Most politicians blindly accept these claims; they lack the strength to crawl out from beneath the heap of embryonic hype. They simply believe the fevered fantasies about curing Alzheimer's and Superman and little diabetic children.

But the embryonic fantasy will continue to be fermented by miracles just around the corner, for as long as biotech companies need to ensure access to human embryos for more practical research. Such research will above all, as the Senate Enquiry heard, include drug testing (Hansard, February 17, 2002 pp.40-41), as well as training IVF technicians.

Leading embryo researchers made clear to the Senate committee that drug testing is a practical and profitable application of embryonic stem cells, Professor Alan Trounson enthusing, "These cells will be highly useful for screening drugs for both toxicology and effectiveness'' (Hansard, CA141, June 24, 2002).

There is already a market for mouse embryonic stem cells, which are similar to our own, but the drug companies would accelerate research (and add value) if they could go directly to human embryonic stem cells.

If these commercial facts of life need to be hammered home further, consider Trounson's successful application for the $46.5 million taxpayer grant to his Stem Cell Centre: "The centre will be developing pure populations of cells and plans to be primarily a supplier to screening companies for drug screening of selected cell types on a fee for service or a licence basis."

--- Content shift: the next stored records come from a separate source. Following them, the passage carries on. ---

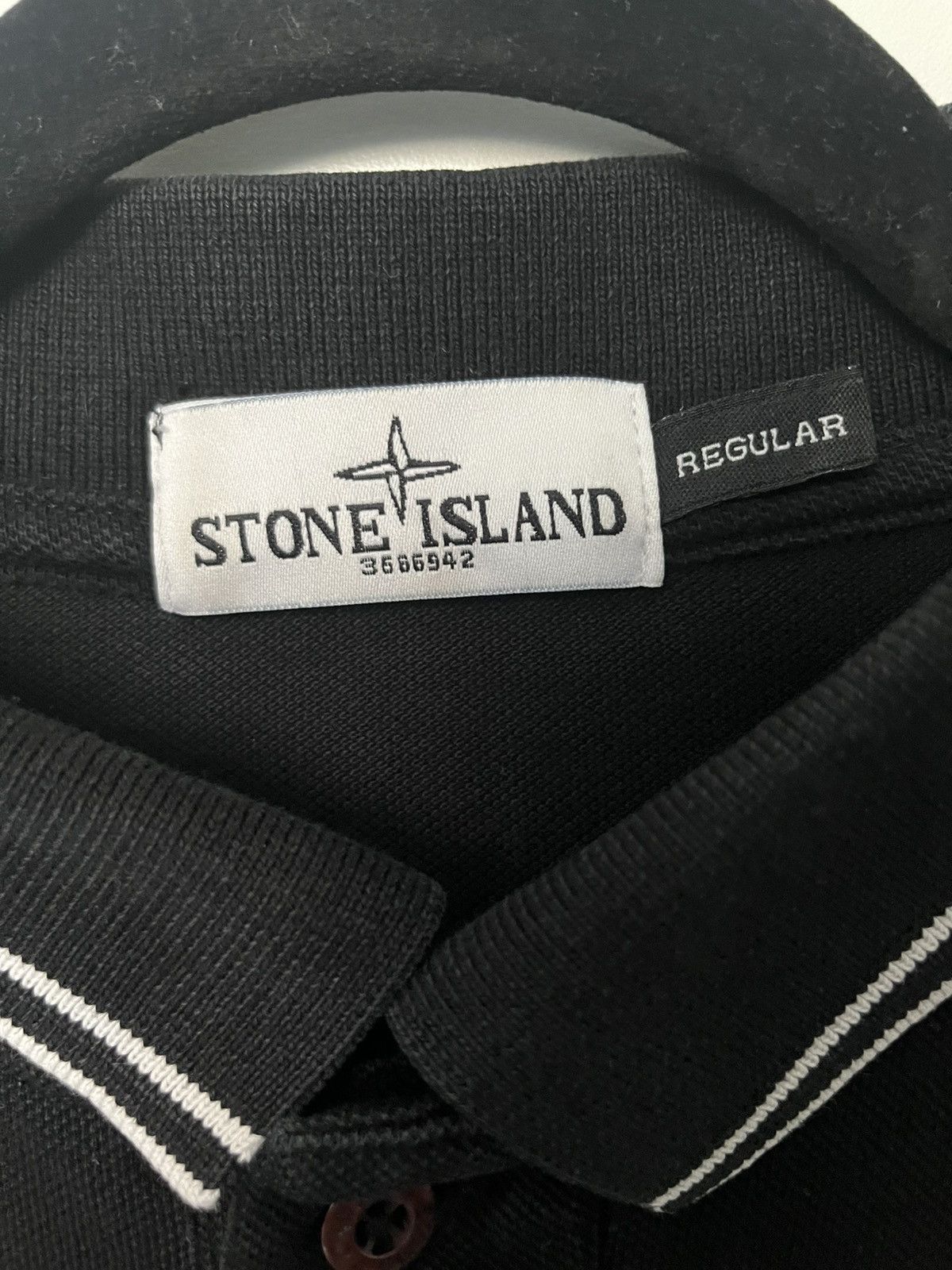 Stone Island Stone island polo Size US L / EU 52-54 / 3 - 3 Thumbnail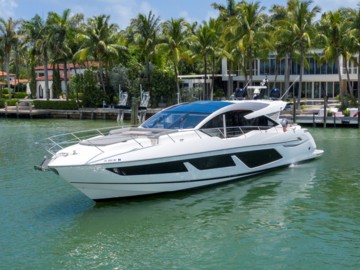 KL5 - 2018 SUNSEEKER 74' Predator 74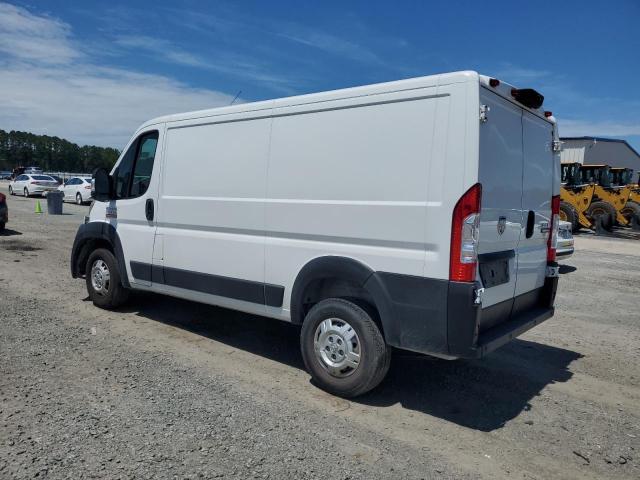 3C6ERVAG0ME506632 - 2021 RAM PROMASTER 1500 STANDARD WHITE photo 2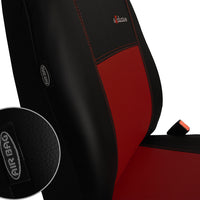 Universal Autositzbezug Exclusive (ECO-Leder)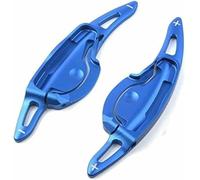 JQHXFDC - 2pcs Car Steering Wheel Paddle Shift Extensions Shifters Paddle for Hyundai for LA Festa 2019 2020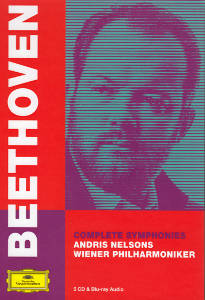 Beethoven, Complete Symphonies / DG
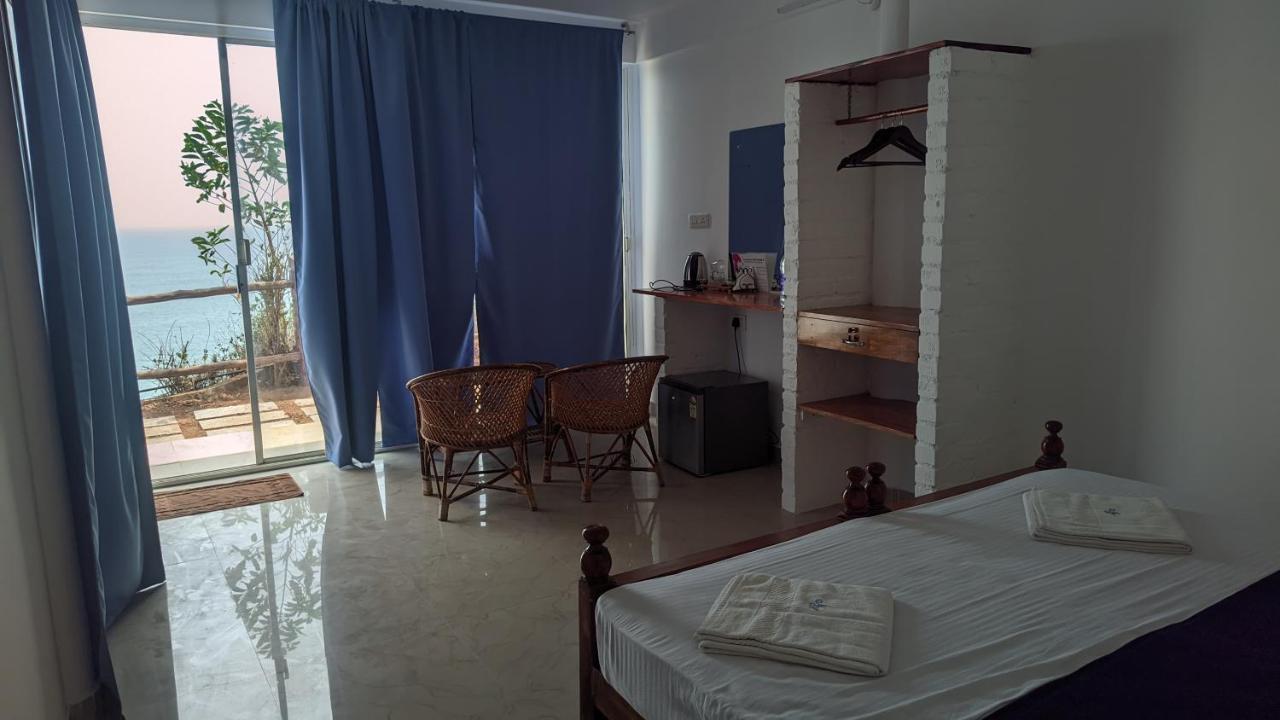 Nebo Hotel Варкала Екстериор снимка
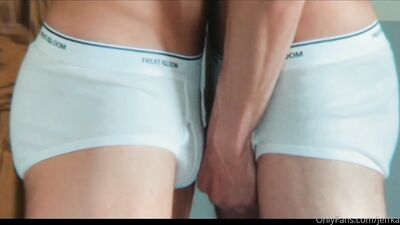 Jeff Kasser Tops Travis Bryant - PLOW - gay porn video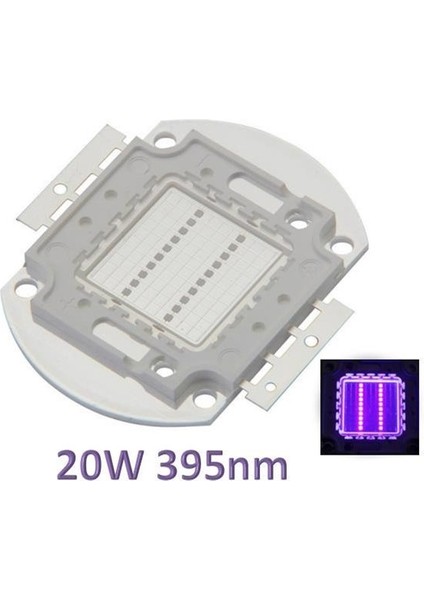 Uv LED Power LED 20W 32-34V 700MA 390-395NM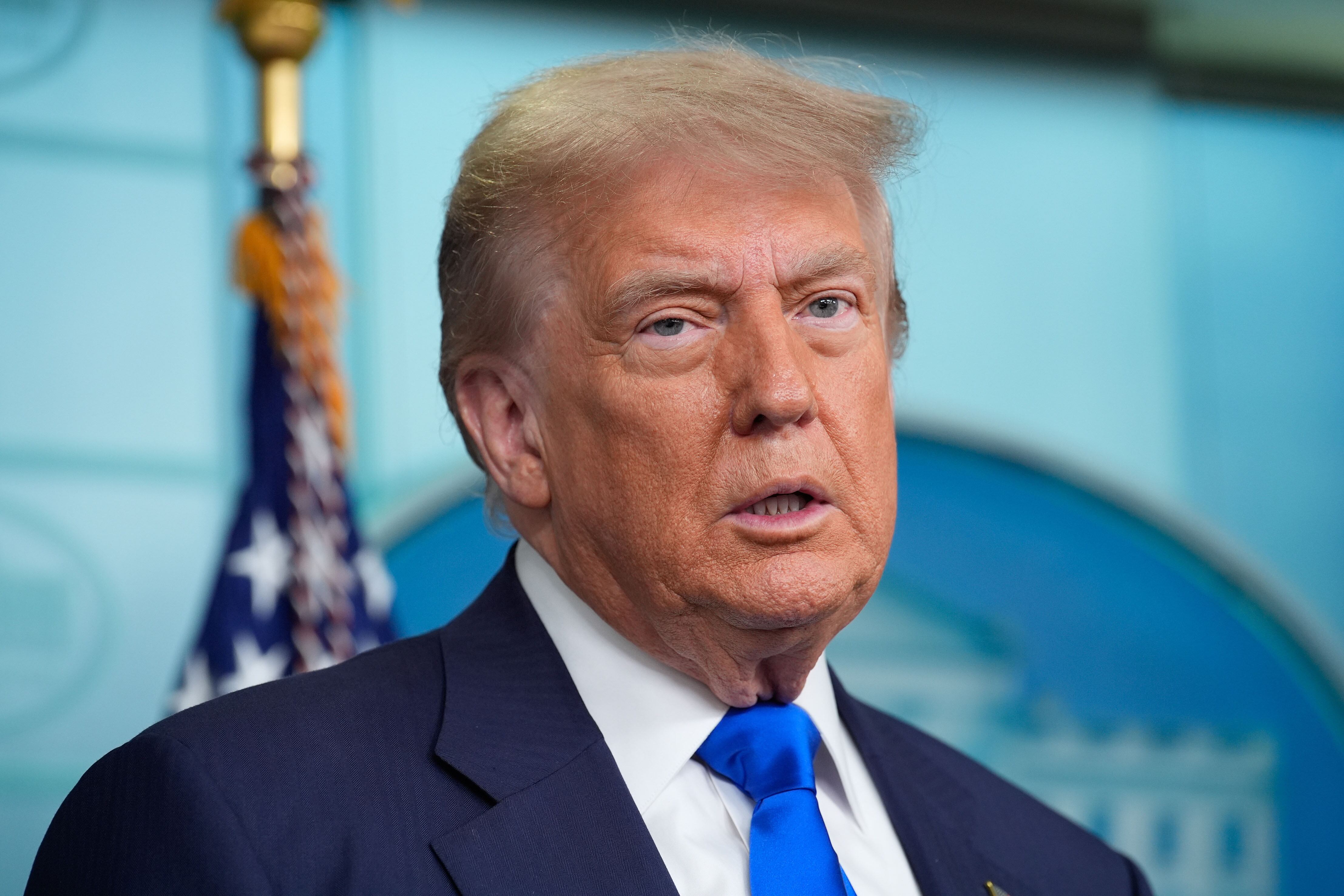 Los Ángeles se convirtió en el epicentro de la batalla contra la política antiinmigratoria de Trump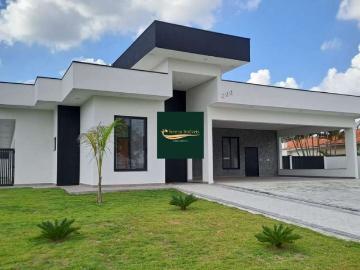 Casa / Sobrado em Condomínio para Venda em Itu/SP Parque Village Castelo 4 Quartos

Primarily a supplier for drug screening. That is the reality behind this whole embryonic-stem-cell hoax.

Some members of State parliament, like their valiant Federal colleagues, will expose this hoax and clarify the real commercial uses for human embryos. They will rightly reject embryo stem cell cures as fanciful, useless and dangerous, a mere smokescreen for the drug companies, and affirm adult stem cell cures as ethically innocent, medically safe and actually treating humans in novel and exciting ways.

But the Research on Embryos Bill will still become law - a sad reflection on our representatives and a significant setback in the ongoing struggle to protect the littlest members of the human family.

  • Dr David van Gend is spokesman for DO NO HARM, an association promoting stem cell research but opposing human embryo destruction.